▸ **Aim of the exercise**
Format everything from the entry containing "Does (141,193) appear" down to the last entry as a two-column CSV with the headers input and output. Give one row per entry, with its text under input and its answer under output, each in a single quoted field with line breaks replaced by spaces.

▸ **Material provided**
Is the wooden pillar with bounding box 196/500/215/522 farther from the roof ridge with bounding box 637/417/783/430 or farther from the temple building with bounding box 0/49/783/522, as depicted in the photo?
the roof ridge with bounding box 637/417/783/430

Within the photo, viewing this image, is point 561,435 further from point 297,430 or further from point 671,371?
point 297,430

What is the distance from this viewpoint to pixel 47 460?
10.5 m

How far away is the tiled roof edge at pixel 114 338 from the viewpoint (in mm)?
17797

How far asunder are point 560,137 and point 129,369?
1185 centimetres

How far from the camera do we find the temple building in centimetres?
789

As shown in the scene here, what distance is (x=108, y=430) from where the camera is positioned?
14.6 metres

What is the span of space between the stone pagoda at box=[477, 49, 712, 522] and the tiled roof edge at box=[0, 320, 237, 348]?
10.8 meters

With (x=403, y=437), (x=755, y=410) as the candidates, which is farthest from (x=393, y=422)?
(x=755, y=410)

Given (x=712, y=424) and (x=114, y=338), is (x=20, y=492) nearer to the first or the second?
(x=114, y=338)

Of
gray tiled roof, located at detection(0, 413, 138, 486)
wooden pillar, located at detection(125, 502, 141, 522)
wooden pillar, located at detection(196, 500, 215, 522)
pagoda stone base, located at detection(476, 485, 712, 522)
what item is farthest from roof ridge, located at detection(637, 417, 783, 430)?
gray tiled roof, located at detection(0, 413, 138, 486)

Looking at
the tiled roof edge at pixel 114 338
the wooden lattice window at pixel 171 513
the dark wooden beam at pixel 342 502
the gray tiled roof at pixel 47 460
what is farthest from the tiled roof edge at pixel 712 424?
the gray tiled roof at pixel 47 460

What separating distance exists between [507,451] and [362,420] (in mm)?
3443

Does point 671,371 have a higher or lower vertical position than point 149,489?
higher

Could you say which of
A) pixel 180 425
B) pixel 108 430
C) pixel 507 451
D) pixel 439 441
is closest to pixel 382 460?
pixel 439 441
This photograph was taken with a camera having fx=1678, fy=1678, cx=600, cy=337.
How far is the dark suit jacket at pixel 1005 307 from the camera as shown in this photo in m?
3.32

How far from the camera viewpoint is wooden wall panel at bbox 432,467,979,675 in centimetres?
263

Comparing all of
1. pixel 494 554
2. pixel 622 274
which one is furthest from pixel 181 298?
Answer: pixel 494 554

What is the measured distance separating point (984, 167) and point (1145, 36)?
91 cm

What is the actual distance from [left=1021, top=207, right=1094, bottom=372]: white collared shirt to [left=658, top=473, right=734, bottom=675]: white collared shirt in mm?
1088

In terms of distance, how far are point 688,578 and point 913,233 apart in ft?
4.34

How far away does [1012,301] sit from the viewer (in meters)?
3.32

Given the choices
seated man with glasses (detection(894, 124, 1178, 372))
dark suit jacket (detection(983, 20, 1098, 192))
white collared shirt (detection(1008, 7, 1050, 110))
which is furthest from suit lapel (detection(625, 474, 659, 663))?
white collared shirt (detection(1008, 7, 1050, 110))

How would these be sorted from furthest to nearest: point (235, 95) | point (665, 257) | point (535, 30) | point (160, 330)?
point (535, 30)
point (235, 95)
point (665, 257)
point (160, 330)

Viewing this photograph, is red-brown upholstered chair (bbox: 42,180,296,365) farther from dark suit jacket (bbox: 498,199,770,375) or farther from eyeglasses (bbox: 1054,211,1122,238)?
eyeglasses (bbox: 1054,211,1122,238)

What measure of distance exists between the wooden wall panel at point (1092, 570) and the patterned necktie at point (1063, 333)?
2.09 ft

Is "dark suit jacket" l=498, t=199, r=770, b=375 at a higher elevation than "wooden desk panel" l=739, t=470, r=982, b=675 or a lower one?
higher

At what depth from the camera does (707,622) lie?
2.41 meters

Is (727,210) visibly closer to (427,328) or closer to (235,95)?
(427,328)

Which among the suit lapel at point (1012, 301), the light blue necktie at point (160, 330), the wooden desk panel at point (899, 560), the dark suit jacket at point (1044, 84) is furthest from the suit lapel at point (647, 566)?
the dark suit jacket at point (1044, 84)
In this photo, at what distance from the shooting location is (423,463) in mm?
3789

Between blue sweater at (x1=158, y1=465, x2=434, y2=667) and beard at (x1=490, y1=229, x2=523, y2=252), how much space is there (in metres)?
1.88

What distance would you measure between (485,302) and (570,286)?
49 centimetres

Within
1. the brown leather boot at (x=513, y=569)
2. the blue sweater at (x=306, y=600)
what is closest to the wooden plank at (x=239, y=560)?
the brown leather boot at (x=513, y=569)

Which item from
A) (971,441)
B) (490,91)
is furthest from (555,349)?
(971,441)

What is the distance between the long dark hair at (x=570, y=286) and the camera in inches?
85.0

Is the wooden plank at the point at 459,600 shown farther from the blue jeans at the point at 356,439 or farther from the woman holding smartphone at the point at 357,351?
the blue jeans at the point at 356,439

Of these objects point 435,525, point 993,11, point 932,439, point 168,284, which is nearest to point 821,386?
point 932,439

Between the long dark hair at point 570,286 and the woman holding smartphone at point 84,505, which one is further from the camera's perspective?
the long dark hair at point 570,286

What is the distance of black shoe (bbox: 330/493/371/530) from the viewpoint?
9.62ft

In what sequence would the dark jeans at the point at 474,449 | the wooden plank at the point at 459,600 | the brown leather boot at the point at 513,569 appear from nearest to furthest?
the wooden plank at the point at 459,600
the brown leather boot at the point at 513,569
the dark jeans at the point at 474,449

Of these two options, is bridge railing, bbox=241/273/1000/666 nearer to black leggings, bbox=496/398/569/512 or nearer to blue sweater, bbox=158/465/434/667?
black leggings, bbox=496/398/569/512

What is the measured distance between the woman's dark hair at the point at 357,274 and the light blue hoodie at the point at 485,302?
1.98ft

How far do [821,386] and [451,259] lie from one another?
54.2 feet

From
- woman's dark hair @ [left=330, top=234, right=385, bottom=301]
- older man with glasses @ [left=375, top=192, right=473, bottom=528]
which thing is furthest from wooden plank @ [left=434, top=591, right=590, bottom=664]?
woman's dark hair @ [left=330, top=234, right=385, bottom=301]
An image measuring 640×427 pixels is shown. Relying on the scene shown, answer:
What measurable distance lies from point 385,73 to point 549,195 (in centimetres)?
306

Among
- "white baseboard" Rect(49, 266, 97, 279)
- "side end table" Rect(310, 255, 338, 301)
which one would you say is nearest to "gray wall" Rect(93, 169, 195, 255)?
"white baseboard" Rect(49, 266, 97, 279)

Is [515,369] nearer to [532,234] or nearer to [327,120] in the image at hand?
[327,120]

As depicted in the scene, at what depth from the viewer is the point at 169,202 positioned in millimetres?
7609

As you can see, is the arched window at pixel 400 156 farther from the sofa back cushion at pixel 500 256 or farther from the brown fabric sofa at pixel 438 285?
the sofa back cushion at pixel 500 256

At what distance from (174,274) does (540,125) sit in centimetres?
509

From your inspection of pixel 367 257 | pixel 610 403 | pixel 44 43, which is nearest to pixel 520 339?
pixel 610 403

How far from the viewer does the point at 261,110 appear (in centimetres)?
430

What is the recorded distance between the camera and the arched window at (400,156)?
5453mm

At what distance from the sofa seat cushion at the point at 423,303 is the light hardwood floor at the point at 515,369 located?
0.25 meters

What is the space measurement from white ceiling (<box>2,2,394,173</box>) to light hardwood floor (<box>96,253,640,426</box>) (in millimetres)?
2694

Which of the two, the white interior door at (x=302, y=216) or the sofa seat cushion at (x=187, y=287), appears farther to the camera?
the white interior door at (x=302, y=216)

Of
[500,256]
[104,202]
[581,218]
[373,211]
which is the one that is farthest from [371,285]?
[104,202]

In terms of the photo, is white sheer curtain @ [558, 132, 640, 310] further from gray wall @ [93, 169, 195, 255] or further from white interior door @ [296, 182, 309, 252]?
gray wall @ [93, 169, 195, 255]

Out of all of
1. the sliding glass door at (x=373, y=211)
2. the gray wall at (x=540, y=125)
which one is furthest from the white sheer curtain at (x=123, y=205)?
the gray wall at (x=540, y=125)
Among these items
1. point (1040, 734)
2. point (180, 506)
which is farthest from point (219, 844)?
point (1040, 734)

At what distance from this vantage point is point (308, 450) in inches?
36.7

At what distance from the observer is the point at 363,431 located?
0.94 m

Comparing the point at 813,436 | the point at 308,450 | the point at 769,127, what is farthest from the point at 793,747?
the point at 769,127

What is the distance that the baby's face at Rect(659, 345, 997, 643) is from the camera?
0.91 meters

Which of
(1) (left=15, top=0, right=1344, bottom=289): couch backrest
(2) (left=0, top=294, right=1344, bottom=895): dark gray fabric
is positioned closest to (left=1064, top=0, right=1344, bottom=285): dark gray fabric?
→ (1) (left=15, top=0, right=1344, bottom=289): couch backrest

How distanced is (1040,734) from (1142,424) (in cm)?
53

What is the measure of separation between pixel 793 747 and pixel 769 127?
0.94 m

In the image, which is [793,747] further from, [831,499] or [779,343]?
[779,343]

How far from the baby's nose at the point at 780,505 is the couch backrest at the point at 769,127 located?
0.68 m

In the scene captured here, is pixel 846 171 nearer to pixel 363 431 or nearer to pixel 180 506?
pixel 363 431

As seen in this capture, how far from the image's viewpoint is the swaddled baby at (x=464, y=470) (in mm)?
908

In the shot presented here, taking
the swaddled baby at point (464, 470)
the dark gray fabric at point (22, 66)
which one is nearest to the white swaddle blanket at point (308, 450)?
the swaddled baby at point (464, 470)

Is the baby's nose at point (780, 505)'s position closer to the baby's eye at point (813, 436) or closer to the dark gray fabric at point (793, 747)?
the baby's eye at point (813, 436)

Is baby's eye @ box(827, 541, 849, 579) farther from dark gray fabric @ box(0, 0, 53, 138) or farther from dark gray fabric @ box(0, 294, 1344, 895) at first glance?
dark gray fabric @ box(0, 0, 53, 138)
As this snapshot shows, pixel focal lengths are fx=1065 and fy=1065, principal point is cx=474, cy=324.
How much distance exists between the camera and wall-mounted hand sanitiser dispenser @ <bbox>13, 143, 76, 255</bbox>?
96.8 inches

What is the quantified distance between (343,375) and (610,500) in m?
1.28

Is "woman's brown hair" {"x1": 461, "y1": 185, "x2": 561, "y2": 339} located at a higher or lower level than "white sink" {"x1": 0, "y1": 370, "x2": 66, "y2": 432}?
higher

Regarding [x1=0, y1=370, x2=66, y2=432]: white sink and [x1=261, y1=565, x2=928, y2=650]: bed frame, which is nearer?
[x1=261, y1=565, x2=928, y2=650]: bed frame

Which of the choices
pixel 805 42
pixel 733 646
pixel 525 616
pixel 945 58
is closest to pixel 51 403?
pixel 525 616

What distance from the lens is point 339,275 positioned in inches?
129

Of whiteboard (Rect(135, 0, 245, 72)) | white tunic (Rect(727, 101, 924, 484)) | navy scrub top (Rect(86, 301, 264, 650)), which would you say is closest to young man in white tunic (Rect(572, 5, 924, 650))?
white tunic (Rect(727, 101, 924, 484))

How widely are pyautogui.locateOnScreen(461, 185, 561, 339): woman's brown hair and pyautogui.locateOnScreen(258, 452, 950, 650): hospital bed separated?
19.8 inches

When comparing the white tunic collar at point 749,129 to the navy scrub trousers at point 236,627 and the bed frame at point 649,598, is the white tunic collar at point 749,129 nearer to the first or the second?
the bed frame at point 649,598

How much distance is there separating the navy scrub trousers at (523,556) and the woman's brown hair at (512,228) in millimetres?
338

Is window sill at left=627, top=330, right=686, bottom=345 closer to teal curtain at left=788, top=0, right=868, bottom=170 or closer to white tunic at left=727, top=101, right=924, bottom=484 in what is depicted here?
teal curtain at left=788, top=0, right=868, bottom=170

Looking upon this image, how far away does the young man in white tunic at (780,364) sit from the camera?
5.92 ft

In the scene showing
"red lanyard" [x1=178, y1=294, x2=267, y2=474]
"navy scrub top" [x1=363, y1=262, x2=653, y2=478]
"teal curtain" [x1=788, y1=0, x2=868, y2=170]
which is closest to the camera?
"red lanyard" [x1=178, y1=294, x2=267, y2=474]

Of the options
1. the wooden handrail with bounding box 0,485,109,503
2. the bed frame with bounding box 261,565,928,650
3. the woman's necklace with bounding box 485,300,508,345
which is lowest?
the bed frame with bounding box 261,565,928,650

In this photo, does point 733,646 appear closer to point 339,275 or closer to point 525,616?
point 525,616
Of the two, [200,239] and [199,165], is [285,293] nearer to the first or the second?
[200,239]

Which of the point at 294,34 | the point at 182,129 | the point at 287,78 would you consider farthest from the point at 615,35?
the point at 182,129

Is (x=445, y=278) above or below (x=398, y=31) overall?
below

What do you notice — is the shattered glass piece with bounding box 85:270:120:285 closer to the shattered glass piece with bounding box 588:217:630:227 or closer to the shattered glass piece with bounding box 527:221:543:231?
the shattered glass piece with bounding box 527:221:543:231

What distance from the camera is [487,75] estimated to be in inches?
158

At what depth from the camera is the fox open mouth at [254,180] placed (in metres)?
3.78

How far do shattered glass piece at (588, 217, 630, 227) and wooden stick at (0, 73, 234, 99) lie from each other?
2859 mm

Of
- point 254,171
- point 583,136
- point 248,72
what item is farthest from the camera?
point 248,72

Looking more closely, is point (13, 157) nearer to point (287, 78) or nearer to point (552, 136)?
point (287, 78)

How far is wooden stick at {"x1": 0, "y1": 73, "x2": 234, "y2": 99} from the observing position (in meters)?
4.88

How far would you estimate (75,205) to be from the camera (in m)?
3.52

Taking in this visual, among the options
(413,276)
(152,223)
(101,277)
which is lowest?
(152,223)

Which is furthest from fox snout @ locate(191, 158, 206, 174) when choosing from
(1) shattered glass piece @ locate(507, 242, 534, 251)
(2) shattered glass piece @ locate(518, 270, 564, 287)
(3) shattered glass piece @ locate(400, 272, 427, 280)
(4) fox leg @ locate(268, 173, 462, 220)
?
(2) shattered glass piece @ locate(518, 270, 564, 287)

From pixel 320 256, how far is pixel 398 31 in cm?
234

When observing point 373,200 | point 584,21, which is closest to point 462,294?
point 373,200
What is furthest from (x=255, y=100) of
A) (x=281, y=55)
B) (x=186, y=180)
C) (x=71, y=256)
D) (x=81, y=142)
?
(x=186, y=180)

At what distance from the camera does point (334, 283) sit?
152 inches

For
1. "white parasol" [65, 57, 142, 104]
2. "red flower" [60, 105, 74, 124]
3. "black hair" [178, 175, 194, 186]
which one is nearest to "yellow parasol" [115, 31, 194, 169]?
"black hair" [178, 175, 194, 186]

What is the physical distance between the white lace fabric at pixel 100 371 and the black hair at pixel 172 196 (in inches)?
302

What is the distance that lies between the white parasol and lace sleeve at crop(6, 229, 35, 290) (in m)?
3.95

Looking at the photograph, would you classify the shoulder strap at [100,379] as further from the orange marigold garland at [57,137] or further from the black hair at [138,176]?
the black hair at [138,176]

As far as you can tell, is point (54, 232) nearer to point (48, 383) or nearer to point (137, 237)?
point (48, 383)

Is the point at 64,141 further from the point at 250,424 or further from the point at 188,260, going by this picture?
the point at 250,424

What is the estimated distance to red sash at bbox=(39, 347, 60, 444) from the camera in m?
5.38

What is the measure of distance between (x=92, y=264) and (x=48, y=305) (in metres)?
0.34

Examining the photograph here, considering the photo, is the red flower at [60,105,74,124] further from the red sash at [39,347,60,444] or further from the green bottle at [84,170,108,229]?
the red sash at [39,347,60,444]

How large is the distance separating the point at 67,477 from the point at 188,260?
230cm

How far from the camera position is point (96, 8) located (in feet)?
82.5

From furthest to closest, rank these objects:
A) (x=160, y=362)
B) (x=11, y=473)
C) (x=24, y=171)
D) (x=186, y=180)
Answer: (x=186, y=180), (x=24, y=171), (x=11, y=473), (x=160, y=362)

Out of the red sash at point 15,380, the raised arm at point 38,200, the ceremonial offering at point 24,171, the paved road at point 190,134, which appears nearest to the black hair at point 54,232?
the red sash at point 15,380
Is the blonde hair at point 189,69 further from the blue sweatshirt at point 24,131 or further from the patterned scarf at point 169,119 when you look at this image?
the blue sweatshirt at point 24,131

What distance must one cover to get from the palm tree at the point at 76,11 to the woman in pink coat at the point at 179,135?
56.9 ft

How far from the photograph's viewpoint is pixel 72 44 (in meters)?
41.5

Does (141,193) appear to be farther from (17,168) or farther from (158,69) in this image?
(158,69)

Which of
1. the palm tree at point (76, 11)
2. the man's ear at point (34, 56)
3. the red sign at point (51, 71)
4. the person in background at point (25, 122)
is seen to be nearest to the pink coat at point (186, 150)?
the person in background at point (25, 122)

▸ **Response for this exercise**
input,output
"Does (141,193) appear to be farther from (17,168) or farther from (158,69) in this image?","(158,69)"
"Which of 1. the palm tree at point (76, 11) 2. the man's ear at point (34, 56) 3. the red sign at point (51, 71) 4. the person in background at point (25, 122) is seen to be nearest to the pink coat at point (186, 150)?","the person in background at point (25, 122)"